Request: Set down all of the data exactly as it appears.

>> begin Task data

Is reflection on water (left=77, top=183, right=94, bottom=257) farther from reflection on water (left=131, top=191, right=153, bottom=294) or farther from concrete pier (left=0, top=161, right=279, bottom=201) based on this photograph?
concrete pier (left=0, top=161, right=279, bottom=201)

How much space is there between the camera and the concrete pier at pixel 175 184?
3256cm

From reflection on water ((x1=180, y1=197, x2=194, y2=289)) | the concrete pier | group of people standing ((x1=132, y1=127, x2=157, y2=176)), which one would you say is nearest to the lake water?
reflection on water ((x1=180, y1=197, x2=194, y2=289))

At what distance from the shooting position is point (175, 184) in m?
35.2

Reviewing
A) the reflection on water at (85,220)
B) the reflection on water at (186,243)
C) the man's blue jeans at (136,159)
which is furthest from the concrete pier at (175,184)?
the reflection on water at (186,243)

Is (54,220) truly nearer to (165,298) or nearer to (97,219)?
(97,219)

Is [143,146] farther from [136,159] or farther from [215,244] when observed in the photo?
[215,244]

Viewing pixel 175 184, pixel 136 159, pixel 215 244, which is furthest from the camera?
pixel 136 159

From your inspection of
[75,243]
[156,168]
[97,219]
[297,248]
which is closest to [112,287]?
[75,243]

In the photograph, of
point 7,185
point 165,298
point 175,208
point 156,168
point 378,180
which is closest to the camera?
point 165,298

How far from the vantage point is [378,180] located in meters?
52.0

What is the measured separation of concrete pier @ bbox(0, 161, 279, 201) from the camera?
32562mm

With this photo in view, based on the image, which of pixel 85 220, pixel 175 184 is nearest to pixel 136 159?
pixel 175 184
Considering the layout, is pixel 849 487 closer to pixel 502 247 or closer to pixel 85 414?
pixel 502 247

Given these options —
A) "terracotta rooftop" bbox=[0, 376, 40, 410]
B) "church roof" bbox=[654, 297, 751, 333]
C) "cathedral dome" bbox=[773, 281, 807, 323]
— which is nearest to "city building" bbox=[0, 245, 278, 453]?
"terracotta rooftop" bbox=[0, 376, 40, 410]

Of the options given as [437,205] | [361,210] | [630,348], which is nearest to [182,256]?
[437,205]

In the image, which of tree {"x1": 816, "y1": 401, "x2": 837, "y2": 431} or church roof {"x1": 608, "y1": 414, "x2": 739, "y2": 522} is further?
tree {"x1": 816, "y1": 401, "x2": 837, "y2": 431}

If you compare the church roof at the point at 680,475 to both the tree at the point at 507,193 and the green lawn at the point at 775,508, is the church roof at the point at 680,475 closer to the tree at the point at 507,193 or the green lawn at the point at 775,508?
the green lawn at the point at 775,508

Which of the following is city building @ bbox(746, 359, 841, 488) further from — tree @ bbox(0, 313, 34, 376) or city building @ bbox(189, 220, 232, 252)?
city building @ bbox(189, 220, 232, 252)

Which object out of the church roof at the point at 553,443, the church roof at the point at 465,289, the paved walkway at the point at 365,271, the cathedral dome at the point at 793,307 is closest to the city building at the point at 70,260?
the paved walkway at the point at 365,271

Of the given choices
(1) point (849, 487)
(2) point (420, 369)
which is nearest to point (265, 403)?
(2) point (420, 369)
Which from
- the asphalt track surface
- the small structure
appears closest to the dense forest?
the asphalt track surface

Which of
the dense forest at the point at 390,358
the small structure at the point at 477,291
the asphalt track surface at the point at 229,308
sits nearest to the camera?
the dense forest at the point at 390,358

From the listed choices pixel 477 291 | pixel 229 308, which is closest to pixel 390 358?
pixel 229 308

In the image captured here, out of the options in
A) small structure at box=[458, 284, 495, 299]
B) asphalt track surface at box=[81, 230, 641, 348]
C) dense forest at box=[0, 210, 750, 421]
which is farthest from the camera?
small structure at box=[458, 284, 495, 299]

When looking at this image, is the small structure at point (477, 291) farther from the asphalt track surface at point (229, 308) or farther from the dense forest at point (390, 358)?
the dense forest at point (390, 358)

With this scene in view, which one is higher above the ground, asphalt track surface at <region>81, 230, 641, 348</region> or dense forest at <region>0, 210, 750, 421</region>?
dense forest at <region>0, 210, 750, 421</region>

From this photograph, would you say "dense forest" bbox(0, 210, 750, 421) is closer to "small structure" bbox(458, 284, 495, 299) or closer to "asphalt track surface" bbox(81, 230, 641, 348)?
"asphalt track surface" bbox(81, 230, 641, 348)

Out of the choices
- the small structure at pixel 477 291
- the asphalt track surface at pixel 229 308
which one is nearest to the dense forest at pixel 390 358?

>> end Task data

Exercise answer:
Is reflection on water (left=77, top=183, right=94, bottom=257) farther from reflection on water (left=131, top=191, right=153, bottom=294) or farther from concrete pier (left=0, top=161, right=279, bottom=201) based on this photograph?
concrete pier (left=0, top=161, right=279, bottom=201)

How much space is there between the camera and the concrete pier at pixel 175 184?
3256cm

From reflection on water ((x1=180, y1=197, x2=194, y2=289)) | the concrete pier | group of people standing ((x1=132, y1=127, x2=157, y2=176)), which one would you say is nearest to the lake water?
reflection on water ((x1=180, y1=197, x2=194, y2=289))

At what distance from the shooting position is point (175, 184) in m?
35.2

Reviewing
A) the reflection on water at (85,220)
B) the reflection on water at (186,243)
C) the man's blue jeans at (136,159)
which is furthest from the concrete pier at (175,184)?
the reflection on water at (186,243)

Is (54,220) truly nearer to (165,298) or nearer to (97,219)?
(97,219)

Is [143,146] farther from [136,159] or farther from [215,244] when observed in the photo?
[215,244]

Viewing pixel 175 184, pixel 136 159, pixel 215 244, which is furthest from the camera?
pixel 136 159

From your inspection of
[75,243]
[156,168]
[97,219]
[297,248]
which is closest to [112,287]?
[75,243]

In the photograph, of
point 7,185
point 165,298
point 175,208
point 156,168
point 378,180
which is closest to the camera?
point 165,298

How far from the vantage point is [378,180] located in meters?
52.0

What is the measured separation of concrete pier @ bbox(0, 161, 279, 201) from the camera?
32562mm

With this photo in view, based on the image, which of pixel 85 220, pixel 175 184 is nearest to pixel 136 159?
pixel 175 184
Considering the layout, is pixel 849 487 closer to pixel 502 247 or closer to pixel 85 414?
pixel 502 247

Given these options —
A) "terracotta rooftop" bbox=[0, 376, 40, 410]
B) "church roof" bbox=[654, 297, 751, 333]
C) "cathedral dome" bbox=[773, 281, 807, 323]
— which is nearest to "city building" bbox=[0, 245, 278, 453]?
"terracotta rooftop" bbox=[0, 376, 40, 410]

Of the options given as [437,205] | [361,210] | [630,348], which is nearest to [182,256]?
[437,205]

In the image, which of tree {"x1": 816, "y1": 401, "x2": 837, "y2": 431} or church roof {"x1": 608, "y1": 414, "x2": 739, "y2": 522} is further?
tree {"x1": 816, "y1": 401, "x2": 837, "y2": 431}

If you compare the church roof at the point at 680,475 to both the tree at the point at 507,193 and the green lawn at the point at 775,508, is the church roof at the point at 680,475 closer to the tree at the point at 507,193 or the green lawn at the point at 775,508?
the green lawn at the point at 775,508

Which of the following is city building @ bbox(746, 359, 841, 488) further from — tree @ bbox(0, 313, 34, 376) or city building @ bbox(189, 220, 232, 252)?
city building @ bbox(189, 220, 232, 252)

Which object out of the church roof at the point at 553,443, the church roof at the point at 465,289, the paved walkway at the point at 365,271, the cathedral dome at the point at 793,307 is closest to the city building at the point at 70,260?
the paved walkway at the point at 365,271

Of the given choices
(1) point (849, 487)
(2) point (420, 369)
which is nearest to point (265, 403)?
(2) point (420, 369)
Which from
- the asphalt track surface
- the small structure
appears closest to the dense forest?
the asphalt track surface

Which of
the dense forest at the point at 390,358
the small structure at the point at 477,291
the asphalt track surface at the point at 229,308
sits nearest to the camera?
the dense forest at the point at 390,358

From the listed choices pixel 477 291 | pixel 229 308, which is closest to pixel 390 358?
pixel 229 308

In the image captured here, out of the options in
A) small structure at box=[458, 284, 495, 299]
B) asphalt track surface at box=[81, 230, 641, 348]
C) dense forest at box=[0, 210, 750, 421]
which is farthest from the camera?
small structure at box=[458, 284, 495, 299]

When looking at this image, is the small structure at point (477, 291) farther from the asphalt track surface at point (229, 308) or farther from the dense forest at point (390, 358)?
the dense forest at point (390, 358)

With this scene in view, which one is higher above the ground, asphalt track surface at <region>81, 230, 641, 348</region> or dense forest at <region>0, 210, 750, 421</region>?
dense forest at <region>0, 210, 750, 421</region>

From this photograph, would you say "dense forest" bbox(0, 210, 750, 421) is closer to "small structure" bbox(458, 284, 495, 299) or closer to "asphalt track surface" bbox(81, 230, 641, 348)?
"asphalt track surface" bbox(81, 230, 641, 348)

Out of the choices
- the small structure at pixel 477 291
- the asphalt track surface at pixel 229 308
which one is nearest to the dense forest at pixel 390 358?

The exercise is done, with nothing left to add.